Provided passage:
== Segment start ==
Plans to concentrate West Midlands hospital services in “centres of excellence” have been backed by Health Minister Lord Darzi.
Setting out a 10-year plan for the NHS, Lord Darzi said patients needing emergency treatment were more likely to survive if sent to specialist centres.
The proposals would mean the closure of services in the region’s hospitals, including departments which treat heart attack and stroke patients.
Instead, the NHS will focus on preventative care at a very local level, in GP surgeries, health centres or people’s homes, and providing world-class emergency treatment in specialist centres.
Lord Darzi’s proposals included funding hospitals partly on how patients rated the bedside manner of doctors and nurses. Hospitals which treated patients with dignity and compassion would receive higher budgets.
His recommendations were based on reports published this month by regional health authorities, including a study by NHS West Midlands which concluded services should be merged.
The report said: “In the West Midlands, some concentration of the most specialist emergency services into major emergency departments is necessary for the best quality of care for patients with, for example, stroke, heart attacks and major trauma.”
It added: “A concentration of some specialist activity in fewer centres where the evidence shows unequivocally this delivers better outcomes. Services where this change will need to occur (and is occurring already in some areas) include acute stroke centres; primary angioplasty for heart attack; major trauma; complex emergency surgery; inpatient paediatrics (with much that is currently inpatient continuing to be treated locally in new specialist assessment services); high risk obstetrics.”
The new proposals endorsed the plans, one of a number of so-called “visions” published by regional health authorities.
Lord Darzi said: “The visions have sent a powerful message the most effective treatments should be available for all NHS patients.
“Their plans for transforming treatment for heart attack, stroke and major trauma vividly illustrate this.
“For stroke – the third largest cause of death and single largest cause of disability in the UK – the clinical evidence clearly demonstrates the quality of care is greatly improved if stroke is treated in specialist centres.”
His proposals included introducing a greater focus on quality of care, such as “the compassion, dignity and respect with which patients are treated.”
== Segment end ==
Apply what you read:
1: Please reproduce the NHS plan article from "Lord Darzi’s proposals" to "receive higher budgets.", swapping "bedside manner" for "courtesy".
2: Extend the NHS plan article with a passage that picks up right after its final sentence.
The rows that follow were taken from a different source than the NHS plan article.

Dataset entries
== Segment start ==
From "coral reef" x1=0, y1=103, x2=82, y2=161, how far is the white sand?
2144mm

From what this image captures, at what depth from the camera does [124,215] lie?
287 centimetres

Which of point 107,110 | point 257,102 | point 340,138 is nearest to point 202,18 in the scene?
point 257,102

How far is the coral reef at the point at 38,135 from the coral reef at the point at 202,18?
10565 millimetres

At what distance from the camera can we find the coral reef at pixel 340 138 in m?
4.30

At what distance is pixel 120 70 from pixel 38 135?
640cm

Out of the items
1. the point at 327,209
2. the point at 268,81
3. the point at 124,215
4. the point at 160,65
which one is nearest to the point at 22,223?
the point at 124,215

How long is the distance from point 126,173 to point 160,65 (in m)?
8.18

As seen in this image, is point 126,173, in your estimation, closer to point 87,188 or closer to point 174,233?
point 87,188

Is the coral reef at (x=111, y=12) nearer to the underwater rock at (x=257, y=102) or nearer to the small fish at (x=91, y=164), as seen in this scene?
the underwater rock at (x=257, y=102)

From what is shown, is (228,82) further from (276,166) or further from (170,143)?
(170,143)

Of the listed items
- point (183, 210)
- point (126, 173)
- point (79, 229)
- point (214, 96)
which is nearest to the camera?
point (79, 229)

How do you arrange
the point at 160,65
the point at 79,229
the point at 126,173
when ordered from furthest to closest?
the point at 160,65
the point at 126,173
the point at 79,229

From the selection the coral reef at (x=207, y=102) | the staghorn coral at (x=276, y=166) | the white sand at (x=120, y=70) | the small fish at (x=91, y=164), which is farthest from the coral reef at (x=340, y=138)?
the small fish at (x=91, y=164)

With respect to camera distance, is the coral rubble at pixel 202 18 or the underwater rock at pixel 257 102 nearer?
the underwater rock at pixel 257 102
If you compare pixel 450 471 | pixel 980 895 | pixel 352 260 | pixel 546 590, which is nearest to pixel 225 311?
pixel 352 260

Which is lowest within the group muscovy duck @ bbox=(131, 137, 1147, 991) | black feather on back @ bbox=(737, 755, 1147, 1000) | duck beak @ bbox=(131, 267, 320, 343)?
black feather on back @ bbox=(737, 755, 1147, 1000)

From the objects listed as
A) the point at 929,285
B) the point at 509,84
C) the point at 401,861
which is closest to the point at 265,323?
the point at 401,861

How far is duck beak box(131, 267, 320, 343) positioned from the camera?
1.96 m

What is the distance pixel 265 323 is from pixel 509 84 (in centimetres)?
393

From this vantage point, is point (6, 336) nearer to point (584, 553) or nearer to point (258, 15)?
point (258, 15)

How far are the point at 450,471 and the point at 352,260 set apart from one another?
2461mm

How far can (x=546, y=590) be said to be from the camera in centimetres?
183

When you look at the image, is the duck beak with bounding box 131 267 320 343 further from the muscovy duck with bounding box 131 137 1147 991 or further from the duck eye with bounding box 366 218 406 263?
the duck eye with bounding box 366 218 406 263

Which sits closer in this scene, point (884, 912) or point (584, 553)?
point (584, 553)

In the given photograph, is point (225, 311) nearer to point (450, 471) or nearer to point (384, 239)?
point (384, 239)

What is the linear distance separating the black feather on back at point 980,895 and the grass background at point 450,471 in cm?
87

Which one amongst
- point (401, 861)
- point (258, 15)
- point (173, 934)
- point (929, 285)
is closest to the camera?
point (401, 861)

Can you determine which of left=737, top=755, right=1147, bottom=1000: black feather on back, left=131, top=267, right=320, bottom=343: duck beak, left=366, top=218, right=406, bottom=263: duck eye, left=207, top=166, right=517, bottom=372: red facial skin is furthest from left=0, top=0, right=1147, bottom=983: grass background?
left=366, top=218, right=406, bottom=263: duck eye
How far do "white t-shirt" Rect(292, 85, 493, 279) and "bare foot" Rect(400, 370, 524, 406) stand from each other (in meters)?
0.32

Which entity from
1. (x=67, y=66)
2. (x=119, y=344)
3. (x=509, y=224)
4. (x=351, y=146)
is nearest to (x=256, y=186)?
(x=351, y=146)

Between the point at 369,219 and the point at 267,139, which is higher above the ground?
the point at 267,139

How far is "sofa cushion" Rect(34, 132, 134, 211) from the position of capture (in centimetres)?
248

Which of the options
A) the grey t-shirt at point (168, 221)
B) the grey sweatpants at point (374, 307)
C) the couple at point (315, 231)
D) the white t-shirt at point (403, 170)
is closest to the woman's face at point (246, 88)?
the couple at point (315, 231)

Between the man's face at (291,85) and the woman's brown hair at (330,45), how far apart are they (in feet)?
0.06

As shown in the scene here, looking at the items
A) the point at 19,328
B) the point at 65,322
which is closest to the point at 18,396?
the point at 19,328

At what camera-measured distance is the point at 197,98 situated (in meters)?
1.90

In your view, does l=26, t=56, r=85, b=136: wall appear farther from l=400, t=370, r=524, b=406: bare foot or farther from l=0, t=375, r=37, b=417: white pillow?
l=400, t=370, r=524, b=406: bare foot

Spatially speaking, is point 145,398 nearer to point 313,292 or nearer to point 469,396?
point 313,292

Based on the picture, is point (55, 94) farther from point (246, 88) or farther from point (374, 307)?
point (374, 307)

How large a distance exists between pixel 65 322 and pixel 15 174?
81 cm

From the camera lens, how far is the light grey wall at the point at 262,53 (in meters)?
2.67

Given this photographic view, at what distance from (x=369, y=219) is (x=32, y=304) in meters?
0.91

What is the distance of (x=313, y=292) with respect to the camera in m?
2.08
== Segment end ==
Task responses:
1:
Lord Darzi’s proposals included funding hospitals partly on how patients rated the courtesy of doctors and nurses. Hospitals which treated patients with dignity and compassion would receive higher budgets.

2:
Recommendations included making funding for hospitals reflect the quality of care patients receive.
The report said: “For the first time, patients’ assessments of the success of their treatment and quality of their experiences will have a direct impact on the way hospitals are funded.”
For a district general hospital about £7 million to £9 million a year will be dependent on factors like outcomes and patient satisfaction.
Many of the details in the report had already been announced, including the speeding up of drug appraisals by the National Institute for Health and Clinical Excellence (Nice).
Personal health budgets for people with conditions such as diabetes or multiple sclerosis will also be piloted to give patients greater control over their care.
There is a focus on preventing ill health, with the creation of a Coalition for Better Health, which will initially look at tackling obesity. The 12-month review involved consultations with 60,000 patients and staff and has been hailed by the Prime Minister as a “once-in-a-generation opportunity” to make the NHS one of the world’s best systems.
Other rights include the right to choose a GP practice and the right to express a preference for choosing a particular doctor.
Health Secretary Alan Johnson said: “These locally driven, clinically led plans show how quality of care will be raised right across the country, with doctors and nurses supported to offer big improvements in treatment at the bedside.
“Quality of life will be improved and more lives will be saved.”